Medication Error Due to Misidentification of Resident
Penalty
Summary
The facility failed to ensure that residents were free from significant medication errors, as evidenced by an incident involving Resident R1. The error occurred when Resident R1 was mistakenly administered medications intended for her roommate, Resident R2. The medications included amlodipine besylate, furosemide, and potassium chloride, none of which were prescribed to Resident R1. This mistake was documented in Resident R1's progress notes, and both the family and physician were informed. The error was attributed to Registered Nurse Employee E1, who did not realize there were two residents in the room due to a pulled curtain that obstructed her view. Resident R1, who was admitted with diagnoses including influenza, resistant hypertension, and weakness, confirmed the medication error during an interview. Although she reported being fine afterward, she described the event as "scary." The Nursing Home Administrator and Director of Nursing acknowledged the facility's failure to prevent significant medication errors.
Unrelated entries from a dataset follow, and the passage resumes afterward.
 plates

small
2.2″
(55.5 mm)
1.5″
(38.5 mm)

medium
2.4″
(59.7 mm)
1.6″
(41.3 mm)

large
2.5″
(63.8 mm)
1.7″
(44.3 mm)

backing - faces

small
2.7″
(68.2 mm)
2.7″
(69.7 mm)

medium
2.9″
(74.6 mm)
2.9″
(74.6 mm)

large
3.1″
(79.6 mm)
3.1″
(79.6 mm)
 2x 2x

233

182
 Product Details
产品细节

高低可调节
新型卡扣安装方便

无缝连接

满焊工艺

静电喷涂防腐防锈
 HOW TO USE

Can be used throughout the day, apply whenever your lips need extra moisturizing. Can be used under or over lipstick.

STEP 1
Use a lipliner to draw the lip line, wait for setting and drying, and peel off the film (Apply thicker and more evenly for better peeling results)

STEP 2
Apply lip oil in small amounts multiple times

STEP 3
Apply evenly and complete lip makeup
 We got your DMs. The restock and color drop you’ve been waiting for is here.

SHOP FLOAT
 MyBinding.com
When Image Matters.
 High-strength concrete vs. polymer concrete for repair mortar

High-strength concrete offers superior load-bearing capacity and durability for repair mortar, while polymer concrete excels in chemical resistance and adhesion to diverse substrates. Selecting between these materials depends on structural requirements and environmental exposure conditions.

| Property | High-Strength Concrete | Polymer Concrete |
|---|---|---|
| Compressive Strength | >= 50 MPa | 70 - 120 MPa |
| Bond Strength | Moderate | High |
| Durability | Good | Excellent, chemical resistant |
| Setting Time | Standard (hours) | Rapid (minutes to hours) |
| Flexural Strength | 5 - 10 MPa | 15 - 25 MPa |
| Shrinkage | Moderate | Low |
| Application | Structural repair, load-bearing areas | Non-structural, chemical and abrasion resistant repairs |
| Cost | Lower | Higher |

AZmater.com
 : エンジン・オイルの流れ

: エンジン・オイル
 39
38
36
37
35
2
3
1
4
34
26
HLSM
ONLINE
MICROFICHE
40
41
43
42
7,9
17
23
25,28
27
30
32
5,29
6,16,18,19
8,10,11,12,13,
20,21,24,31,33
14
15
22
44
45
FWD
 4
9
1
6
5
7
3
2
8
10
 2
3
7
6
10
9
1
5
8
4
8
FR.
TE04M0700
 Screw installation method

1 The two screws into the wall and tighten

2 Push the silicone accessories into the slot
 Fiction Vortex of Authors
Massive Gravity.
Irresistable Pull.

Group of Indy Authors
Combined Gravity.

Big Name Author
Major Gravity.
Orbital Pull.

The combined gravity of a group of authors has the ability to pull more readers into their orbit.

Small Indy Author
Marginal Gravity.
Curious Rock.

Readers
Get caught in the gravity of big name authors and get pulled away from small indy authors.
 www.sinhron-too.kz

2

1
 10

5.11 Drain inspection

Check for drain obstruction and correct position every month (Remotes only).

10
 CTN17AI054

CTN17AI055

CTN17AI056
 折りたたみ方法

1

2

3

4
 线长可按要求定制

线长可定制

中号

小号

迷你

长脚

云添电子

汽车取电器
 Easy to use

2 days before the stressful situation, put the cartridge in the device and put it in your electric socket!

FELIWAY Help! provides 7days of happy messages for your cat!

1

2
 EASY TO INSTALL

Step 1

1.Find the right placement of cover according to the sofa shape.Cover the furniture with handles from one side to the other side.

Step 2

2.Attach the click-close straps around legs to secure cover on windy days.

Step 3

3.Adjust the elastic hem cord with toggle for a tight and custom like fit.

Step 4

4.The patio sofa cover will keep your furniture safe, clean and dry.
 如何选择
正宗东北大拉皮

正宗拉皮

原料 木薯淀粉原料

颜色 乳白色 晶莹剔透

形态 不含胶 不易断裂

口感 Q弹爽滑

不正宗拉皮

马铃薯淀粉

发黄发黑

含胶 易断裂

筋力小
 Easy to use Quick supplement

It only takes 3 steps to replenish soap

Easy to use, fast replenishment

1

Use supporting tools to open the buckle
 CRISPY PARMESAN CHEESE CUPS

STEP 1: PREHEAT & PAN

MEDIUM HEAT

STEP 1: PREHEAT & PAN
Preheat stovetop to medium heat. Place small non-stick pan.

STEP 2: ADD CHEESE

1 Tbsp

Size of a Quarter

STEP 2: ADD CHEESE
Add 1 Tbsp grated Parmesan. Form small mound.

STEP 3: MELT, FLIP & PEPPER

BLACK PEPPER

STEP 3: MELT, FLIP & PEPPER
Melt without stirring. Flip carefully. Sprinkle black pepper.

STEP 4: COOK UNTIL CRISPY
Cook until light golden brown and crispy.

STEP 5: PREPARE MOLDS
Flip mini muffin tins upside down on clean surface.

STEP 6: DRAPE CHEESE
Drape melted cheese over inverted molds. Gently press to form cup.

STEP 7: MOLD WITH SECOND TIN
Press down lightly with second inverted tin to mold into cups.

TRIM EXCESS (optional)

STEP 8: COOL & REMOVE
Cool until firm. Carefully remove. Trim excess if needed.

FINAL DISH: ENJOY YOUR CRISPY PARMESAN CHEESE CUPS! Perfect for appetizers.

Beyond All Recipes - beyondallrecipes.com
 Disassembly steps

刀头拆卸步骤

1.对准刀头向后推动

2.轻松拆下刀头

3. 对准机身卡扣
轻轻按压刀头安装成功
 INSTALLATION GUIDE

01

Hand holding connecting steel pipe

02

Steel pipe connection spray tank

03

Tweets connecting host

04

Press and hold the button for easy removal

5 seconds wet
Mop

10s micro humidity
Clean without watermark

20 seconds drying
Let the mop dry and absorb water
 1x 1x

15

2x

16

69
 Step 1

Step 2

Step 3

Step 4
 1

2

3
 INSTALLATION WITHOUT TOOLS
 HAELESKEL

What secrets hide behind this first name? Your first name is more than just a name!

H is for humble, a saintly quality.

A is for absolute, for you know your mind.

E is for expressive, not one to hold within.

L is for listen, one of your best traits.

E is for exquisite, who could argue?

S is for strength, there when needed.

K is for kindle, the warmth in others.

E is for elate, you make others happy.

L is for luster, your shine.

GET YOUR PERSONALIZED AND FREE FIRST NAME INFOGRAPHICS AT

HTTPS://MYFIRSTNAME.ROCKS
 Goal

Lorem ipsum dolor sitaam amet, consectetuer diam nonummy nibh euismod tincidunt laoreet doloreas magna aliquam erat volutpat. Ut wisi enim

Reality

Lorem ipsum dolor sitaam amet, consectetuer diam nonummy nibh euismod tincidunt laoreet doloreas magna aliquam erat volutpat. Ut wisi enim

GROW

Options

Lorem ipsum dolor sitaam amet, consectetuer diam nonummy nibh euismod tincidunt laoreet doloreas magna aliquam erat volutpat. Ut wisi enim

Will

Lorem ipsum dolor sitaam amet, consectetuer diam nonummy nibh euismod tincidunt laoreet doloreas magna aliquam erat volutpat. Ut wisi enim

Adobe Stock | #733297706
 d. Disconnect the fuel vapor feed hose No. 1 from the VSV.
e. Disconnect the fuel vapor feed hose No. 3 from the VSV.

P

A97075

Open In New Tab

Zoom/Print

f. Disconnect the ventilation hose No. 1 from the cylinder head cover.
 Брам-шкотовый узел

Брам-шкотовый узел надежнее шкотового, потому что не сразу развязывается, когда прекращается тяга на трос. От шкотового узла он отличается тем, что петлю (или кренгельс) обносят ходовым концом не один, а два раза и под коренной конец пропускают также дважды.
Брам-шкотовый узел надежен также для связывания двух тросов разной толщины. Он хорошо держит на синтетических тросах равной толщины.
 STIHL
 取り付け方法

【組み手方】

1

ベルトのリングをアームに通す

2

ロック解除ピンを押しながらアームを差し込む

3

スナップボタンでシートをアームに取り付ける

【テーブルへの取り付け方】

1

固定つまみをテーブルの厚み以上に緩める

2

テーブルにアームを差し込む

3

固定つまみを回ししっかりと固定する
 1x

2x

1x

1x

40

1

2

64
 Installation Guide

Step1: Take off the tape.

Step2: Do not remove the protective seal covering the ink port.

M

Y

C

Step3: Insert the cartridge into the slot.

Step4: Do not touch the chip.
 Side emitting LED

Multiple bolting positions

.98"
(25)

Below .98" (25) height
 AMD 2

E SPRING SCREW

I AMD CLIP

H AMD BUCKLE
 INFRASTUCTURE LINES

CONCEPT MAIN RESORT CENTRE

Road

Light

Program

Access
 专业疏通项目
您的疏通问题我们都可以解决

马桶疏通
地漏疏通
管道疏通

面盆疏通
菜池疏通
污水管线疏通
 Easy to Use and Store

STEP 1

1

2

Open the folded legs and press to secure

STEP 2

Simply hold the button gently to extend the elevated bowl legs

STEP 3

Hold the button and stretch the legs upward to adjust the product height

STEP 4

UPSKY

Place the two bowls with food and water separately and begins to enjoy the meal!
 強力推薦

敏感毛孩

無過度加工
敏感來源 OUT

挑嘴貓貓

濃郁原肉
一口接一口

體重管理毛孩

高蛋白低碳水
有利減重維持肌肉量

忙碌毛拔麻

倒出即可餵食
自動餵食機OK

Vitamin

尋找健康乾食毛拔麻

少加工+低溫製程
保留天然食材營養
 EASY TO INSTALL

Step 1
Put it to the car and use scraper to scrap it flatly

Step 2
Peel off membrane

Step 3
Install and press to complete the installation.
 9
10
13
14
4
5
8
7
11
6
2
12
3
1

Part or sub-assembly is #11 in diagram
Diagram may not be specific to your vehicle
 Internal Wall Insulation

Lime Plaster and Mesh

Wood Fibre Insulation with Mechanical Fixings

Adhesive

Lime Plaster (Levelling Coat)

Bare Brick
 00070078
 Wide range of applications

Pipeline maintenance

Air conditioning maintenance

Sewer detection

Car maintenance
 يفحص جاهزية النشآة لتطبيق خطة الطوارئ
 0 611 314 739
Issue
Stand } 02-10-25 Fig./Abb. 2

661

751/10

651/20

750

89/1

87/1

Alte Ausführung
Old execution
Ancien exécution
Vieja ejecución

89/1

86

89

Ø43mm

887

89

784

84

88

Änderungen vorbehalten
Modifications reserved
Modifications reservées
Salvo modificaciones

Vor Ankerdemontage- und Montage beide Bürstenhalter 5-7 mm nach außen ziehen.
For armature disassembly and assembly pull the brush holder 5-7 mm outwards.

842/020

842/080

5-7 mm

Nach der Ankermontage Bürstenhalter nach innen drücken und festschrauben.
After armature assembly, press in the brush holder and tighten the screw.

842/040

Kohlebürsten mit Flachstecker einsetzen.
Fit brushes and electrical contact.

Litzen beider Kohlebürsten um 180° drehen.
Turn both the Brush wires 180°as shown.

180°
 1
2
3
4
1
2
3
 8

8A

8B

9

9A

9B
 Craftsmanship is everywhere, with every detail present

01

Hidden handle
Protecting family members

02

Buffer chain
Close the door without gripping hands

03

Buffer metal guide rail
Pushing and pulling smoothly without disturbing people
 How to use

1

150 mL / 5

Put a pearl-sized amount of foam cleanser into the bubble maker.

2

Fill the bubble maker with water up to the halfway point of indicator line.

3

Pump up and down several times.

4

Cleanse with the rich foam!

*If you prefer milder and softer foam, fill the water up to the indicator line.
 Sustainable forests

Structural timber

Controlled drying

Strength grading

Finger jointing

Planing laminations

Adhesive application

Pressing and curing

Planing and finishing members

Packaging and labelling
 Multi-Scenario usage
The incident highlights a lapse in following the facility's medication administration policy, which mandates adherence to the six rights of medication administration to prevent such errors.
Plan Of Correction
R1 suffered no adverse effect from receiving R2's meds for 1 dose. R1 was offered counseling services. Personal Care Medical Associates and family were immediately notified. Reportable was completed on 2-2-25 on the ERS system. Whole house audit completed to ensure no other residents received incorrect medication. Education on medication administration provided to nurses by DON or designee on or before 2/17/2025. Audits will be conducted on medication passes on 4 nurses weekly by NHA or designee weekly x 4 weeks and monthly x 1 month.